The best performance is somewhere in the middle, around 6 neighbors.

## k-Neighbors regression

There is also a regression variant of the k-nearest neighbors algorithm.

In [22]:
mglearn.plots.plot_knn_regression(n_neighbors=1)

<IPython.core.display.Javascript object>

In [23]:
mglearn.plots.plot_knn_regression(n_neighbors=3)

<IPython.core.display.Javascript object>

In [25]:
from sklearn.neighbors import KNeighborsRegressor

X, y = mglearn.datasets.make_wave(n_samples=40)

X_train, X_test, y_train, y_test = train_test_split(X, y, random_state=0)
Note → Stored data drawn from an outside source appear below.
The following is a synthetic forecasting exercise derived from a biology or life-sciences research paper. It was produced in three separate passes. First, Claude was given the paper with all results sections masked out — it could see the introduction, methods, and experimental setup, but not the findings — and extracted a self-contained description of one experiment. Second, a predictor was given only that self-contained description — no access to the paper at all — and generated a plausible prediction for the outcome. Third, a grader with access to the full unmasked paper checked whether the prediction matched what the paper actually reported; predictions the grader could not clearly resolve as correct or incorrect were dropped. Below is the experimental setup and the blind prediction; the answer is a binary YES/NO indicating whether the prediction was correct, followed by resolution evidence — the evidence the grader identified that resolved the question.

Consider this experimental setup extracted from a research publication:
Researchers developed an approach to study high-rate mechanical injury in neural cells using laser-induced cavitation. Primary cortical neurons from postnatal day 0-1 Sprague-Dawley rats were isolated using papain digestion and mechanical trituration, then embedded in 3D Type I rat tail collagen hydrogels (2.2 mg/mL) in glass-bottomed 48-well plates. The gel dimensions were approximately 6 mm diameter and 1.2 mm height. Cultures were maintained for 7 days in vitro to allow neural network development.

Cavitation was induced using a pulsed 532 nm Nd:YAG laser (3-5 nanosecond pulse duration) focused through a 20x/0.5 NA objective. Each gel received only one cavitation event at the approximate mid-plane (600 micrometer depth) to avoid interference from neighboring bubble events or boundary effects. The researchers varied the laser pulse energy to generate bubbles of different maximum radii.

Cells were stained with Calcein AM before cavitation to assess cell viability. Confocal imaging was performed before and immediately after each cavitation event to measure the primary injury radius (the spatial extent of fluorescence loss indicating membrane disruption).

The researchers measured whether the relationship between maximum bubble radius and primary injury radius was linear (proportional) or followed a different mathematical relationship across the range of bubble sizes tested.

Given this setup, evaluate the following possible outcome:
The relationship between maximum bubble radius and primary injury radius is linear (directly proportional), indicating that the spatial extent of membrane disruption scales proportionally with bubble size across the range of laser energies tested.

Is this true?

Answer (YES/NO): YES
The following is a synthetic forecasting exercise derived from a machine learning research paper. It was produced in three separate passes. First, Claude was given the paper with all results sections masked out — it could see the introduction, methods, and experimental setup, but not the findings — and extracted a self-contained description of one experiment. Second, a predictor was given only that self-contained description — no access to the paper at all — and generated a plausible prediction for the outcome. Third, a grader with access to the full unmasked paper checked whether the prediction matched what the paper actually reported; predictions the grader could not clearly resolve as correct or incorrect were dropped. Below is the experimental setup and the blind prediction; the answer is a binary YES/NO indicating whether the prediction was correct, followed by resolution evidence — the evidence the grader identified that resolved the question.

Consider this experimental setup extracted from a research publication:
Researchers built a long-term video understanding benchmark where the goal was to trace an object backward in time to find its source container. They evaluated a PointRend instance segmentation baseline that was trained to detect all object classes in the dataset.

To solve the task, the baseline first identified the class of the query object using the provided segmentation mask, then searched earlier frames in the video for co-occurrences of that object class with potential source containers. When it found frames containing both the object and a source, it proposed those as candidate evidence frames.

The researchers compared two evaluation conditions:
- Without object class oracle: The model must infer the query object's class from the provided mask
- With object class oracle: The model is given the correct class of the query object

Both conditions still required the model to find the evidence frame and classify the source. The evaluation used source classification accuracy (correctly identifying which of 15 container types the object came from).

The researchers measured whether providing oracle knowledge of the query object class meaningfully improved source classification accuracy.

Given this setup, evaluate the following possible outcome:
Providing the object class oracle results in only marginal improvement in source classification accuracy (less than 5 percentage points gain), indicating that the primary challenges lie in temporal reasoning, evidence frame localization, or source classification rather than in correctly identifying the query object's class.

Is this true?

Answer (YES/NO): NO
reg = KNeighborsRegressor(n_neighbors=3)
reg.fit(X_train, y_train)

KNeighborsRegressor(algorithm='auto', leaf_size=30, metric='minkowski',
          metric_params=None, n_jobs=1, n_neighbors=3, p=2,
          weights='uniform')

In [26]:
print('Test set predictions:\n{}'.format(reg.predict(X_test)))

Test set predictions:
[-0.05396539  0.35686046  1.13671923 -1.89415682 -1.13881398 -1.63113382
  0.35686046  0.91241374 -0.44680446 -1.13881398]


In [28]:
print('Test set R^2: {:.2f}'.format(reg.score(X_test, y_test)))

Test set R^2: 0.83


Here, the score is 0.83, which is a relatively good model fit.
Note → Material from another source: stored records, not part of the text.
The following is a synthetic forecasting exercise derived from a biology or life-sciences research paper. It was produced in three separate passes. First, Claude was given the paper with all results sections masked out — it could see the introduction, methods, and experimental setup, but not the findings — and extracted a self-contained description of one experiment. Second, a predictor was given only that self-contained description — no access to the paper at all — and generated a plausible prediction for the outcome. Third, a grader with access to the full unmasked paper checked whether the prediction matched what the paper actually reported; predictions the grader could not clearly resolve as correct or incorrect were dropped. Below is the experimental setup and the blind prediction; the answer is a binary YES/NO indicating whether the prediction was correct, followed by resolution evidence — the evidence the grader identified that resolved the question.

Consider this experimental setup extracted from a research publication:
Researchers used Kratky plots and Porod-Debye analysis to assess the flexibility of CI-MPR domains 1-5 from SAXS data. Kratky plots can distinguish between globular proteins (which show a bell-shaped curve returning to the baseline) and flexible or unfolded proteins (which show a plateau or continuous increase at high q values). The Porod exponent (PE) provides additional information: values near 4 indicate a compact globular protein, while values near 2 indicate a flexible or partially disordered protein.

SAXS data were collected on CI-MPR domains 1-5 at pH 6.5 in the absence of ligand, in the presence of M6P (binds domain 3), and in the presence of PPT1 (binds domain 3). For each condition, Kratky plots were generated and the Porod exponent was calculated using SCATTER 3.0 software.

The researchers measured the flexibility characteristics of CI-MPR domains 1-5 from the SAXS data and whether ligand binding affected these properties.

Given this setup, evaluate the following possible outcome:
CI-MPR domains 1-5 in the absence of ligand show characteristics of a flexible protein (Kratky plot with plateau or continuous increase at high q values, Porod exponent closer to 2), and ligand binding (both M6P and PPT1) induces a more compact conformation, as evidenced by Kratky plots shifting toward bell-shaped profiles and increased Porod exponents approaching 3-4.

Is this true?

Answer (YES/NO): NO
## Analyzing KNeighborsRegressor

For our one-dimensional dataset, we can see what the predictions look like for all possible feature values.

In [37]:
fig, axes = plt.subplots(1, 3, figsize=(12,4))

line = np.linspace(-3, 3, 1000).reshape(-1, 1)
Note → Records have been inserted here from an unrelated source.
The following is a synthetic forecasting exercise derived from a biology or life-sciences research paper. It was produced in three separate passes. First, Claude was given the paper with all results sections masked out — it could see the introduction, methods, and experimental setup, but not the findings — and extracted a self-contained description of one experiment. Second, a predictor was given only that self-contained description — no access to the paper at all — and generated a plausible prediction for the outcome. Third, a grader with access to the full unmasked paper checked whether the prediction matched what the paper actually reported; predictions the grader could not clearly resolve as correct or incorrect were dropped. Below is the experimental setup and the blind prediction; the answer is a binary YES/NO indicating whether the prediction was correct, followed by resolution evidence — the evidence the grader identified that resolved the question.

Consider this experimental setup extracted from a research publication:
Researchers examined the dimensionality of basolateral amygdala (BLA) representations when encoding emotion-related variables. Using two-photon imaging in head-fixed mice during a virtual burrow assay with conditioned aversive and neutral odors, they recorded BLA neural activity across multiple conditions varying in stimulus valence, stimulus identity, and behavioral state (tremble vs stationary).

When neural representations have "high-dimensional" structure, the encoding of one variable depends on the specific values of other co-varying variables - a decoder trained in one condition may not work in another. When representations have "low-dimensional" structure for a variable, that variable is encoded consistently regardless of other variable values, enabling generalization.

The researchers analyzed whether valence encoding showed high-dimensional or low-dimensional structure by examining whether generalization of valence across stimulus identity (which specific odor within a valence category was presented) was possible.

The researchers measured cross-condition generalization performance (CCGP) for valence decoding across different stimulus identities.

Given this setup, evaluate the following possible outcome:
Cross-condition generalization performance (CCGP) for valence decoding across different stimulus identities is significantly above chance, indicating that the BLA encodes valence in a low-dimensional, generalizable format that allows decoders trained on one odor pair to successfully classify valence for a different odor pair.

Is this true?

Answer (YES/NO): YES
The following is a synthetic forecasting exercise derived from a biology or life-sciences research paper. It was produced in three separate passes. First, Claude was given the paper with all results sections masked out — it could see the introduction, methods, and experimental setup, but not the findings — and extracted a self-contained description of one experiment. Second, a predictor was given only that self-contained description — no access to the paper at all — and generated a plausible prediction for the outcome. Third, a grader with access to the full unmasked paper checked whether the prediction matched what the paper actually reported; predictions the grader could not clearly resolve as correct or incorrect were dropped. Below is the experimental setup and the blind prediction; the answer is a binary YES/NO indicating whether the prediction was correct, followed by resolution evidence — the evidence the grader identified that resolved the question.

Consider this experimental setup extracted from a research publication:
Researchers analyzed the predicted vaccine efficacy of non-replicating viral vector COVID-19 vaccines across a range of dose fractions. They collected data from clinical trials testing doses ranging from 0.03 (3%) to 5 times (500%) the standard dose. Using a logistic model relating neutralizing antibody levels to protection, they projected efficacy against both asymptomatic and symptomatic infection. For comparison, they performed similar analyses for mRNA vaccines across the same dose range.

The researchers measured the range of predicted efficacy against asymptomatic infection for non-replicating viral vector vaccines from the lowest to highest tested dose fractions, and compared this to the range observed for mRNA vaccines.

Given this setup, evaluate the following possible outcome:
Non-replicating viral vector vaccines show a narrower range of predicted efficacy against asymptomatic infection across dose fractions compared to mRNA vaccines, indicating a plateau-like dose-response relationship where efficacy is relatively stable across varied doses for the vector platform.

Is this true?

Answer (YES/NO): YES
for n_neighbors, ax in zip([1, 3, 9], axes):
    reg = KNeighborsRegressor(n_neighbors=n_neighbors)
    reg.fit(X_train, y_train)
    ax.plot(line, reg.predict(line))
    ax.plot(X_train, y_train, '^', c=mglearn.cm2(0), markersize=8)
    ax.plot(X_test, y_test, 'v', c=mglearn.cm2(1), markersize=8)
    
    ax.set_title(
        '{} neighbor(s)\n train score: {:.2f} test score: {:.2f}'.format(
            n_neighbors, reg.score(X_train, y_train), reg.score(X_test, y_test)))
    ax.set_xlabel('Feature')
    ax.set_ylabel('Target')
    
axes[0].legend(['Model predictions', 'Training data/target', 'Test data/target'], loc="best");

<IPython.core.display.Javascript object>

Considering more data points leads to smoother predictions, but these do not fit the training data well.

### Strengths

The model is very easy to understand. It is also good to use it as a baseline before trying more advanced techniques because it can be set up very quickly.

### Weaknesses

If the training set is very large the prediction can be slow. This approach ofter does not perform well on datasets with many features (hundreds or more), and it does particularly bad with datasets where moest features are 0 most of the time (so-called _sparse datasets_).